[Begin SOURCE MATERIAL]

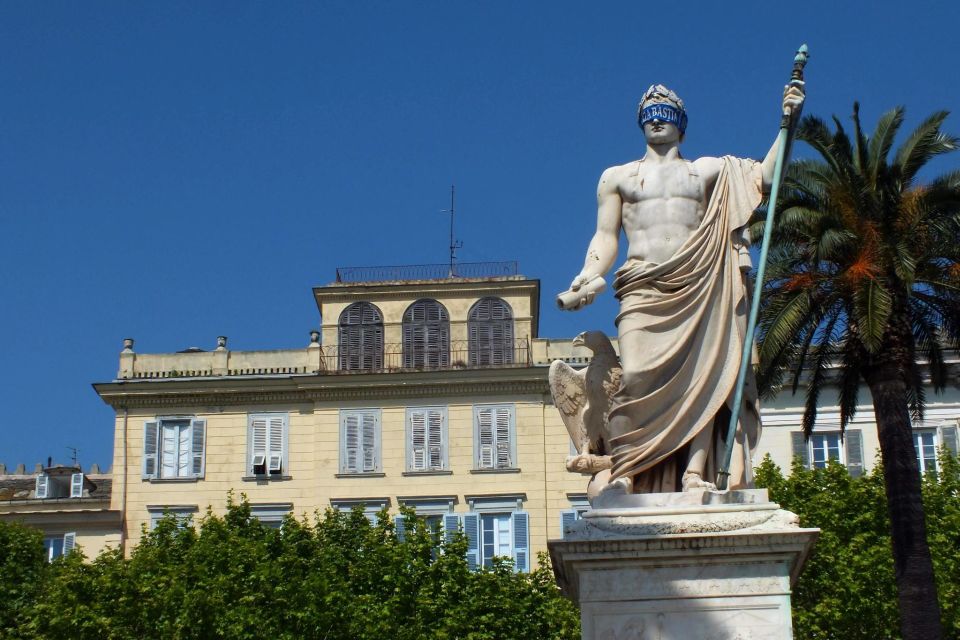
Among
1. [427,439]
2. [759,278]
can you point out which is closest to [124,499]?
[427,439]

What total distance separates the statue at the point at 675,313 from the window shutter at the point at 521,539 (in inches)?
1406

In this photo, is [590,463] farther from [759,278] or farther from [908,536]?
[908,536]

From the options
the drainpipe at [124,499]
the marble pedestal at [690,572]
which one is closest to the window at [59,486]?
the drainpipe at [124,499]

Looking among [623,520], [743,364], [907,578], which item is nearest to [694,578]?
[623,520]

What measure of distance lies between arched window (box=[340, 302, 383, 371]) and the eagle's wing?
3959 centimetres

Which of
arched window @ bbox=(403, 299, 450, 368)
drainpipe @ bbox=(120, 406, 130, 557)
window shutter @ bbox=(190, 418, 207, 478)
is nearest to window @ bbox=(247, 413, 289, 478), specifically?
window shutter @ bbox=(190, 418, 207, 478)

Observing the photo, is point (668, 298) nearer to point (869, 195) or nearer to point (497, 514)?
point (869, 195)

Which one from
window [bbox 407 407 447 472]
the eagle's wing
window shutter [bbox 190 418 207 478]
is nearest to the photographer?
the eagle's wing

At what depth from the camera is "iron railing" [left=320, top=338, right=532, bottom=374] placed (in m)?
51.7

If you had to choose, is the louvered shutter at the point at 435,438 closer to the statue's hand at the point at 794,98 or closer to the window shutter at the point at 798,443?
the window shutter at the point at 798,443

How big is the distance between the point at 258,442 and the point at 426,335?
626 cm

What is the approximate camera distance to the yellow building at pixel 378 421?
49281 mm

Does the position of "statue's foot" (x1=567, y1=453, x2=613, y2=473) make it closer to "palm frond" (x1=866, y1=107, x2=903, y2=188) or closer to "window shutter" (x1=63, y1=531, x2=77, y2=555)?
"palm frond" (x1=866, y1=107, x2=903, y2=188)

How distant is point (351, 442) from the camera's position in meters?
50.2
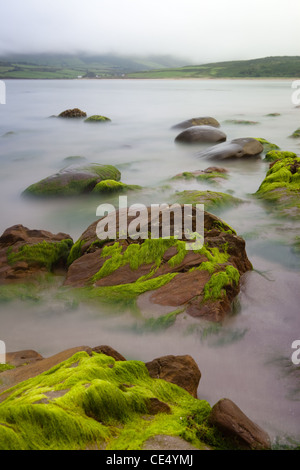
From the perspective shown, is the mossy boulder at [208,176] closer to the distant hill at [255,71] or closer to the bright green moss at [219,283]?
the bright green moss at [219,283]

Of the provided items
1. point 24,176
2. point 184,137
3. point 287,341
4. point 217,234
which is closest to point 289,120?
point 184,137

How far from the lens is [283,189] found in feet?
28.9

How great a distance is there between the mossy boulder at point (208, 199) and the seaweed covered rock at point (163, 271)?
2.51m

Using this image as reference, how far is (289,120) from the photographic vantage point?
2498 centimetres

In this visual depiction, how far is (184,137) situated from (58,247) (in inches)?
487

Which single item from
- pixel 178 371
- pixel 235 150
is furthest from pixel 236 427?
pixel 235 150

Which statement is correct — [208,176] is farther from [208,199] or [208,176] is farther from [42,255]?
[42,255]

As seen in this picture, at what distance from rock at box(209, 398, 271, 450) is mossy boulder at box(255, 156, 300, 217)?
6.03 m

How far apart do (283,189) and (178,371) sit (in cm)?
683

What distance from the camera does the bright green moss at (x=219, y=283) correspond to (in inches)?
178

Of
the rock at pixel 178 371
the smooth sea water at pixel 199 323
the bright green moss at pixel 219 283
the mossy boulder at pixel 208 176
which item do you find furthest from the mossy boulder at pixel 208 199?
the rock at pixel 178 371

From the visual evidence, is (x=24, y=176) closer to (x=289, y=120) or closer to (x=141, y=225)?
(x=141, y=225)

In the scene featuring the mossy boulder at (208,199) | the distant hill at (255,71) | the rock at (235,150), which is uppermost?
the distant hill at (255,71)

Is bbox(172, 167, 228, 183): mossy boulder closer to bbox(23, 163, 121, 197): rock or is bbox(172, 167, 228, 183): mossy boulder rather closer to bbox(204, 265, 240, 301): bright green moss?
bbox(23, 163, 121, 197): rock
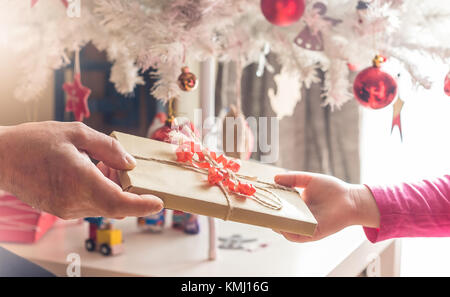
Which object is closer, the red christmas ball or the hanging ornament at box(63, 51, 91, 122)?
the red christmas ball

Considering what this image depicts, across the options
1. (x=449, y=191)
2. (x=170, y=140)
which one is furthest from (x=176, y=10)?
(x=449, y=191)

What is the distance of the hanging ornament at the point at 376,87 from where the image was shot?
0.78 metres

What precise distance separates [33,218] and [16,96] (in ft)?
1.15

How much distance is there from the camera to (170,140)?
69cm

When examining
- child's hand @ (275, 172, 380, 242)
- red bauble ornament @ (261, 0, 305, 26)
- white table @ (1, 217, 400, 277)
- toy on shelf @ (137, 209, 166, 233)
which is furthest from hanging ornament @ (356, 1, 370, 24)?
toy on shelf @ (137, 209, 166, 233)

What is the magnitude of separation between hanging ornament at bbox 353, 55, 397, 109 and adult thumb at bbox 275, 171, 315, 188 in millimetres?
182

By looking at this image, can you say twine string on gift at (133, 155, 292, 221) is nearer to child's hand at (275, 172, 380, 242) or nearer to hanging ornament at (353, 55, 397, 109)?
child's hand at (275, 172, 380, 242)

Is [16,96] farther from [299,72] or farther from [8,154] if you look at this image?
[299,72]

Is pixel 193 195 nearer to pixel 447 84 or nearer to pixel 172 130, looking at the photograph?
pixel 172 130

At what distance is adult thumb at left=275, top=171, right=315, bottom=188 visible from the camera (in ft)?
2.35

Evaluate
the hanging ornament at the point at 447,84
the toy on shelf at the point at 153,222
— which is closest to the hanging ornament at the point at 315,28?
the hanging ornament at the point at 447,84

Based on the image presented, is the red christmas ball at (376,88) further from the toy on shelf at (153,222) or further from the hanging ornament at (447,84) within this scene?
the toy on shelf at (153,222)

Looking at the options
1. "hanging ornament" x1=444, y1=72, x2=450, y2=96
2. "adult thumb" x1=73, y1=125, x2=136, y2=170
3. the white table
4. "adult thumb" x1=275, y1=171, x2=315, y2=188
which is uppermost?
Answer: "hanging ornament" x1=444, y1=72, x2=450, y2=96

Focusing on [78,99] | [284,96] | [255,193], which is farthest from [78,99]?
[284,96]
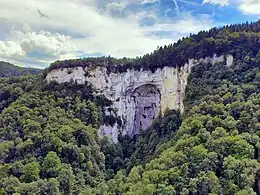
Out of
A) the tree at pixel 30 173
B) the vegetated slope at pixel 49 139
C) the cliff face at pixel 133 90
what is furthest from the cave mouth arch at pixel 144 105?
the tree at pixel 30 173

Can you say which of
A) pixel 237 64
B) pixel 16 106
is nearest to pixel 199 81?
pixel 237 64

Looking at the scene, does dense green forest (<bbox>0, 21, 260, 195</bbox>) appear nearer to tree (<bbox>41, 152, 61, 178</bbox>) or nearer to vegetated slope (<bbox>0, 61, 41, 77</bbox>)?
tree (<bbox>41, 152, 61, 178</bbox>)

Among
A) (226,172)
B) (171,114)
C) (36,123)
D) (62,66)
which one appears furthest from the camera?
(62,66)

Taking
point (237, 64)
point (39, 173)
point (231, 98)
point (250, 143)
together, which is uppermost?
point (237, 64)

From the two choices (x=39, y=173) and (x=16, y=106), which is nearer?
(x=39, y=173)

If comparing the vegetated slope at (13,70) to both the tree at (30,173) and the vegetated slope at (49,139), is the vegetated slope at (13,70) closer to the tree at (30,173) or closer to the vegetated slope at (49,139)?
the vegetated slope at (49,139)

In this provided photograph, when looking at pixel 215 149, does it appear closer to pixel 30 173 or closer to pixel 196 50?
pixel 30 173

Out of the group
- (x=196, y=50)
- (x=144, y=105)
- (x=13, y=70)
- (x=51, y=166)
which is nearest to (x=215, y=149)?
(x=51, y=166)

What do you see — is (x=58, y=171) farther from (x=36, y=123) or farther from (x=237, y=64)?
(x=237, y=64)
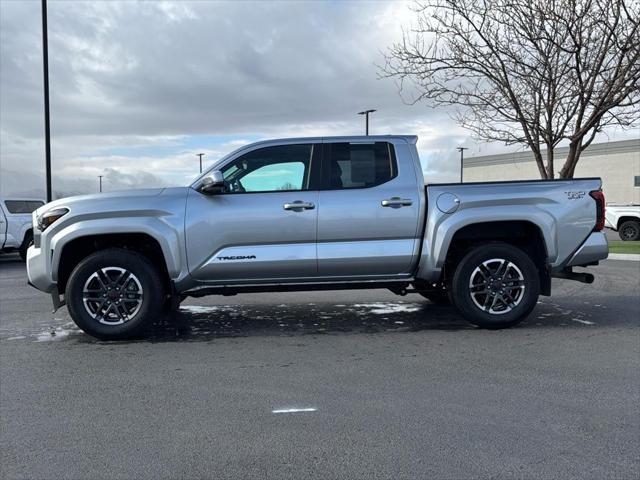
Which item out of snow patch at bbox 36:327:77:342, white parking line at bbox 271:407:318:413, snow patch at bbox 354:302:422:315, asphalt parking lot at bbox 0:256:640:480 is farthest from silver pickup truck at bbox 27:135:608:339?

[End SOURCE MATERIAL]

WHAT IS NEEDED
Copy out every row above that contains the word "frond", reproducing each such row in full.

FINISHED EXERCISE
Does the position of "statue's foot" (x1=567, y1=453, x2=613, y2=473) make it closer to "palm frond" (x1=866, y1=107, x2=903, y2=188) or closer to "window shutter" (x1=63, y1=531, x2=77, y2=555)?
"palm frond" (x1=866, y1=107, x2=903, y2=188)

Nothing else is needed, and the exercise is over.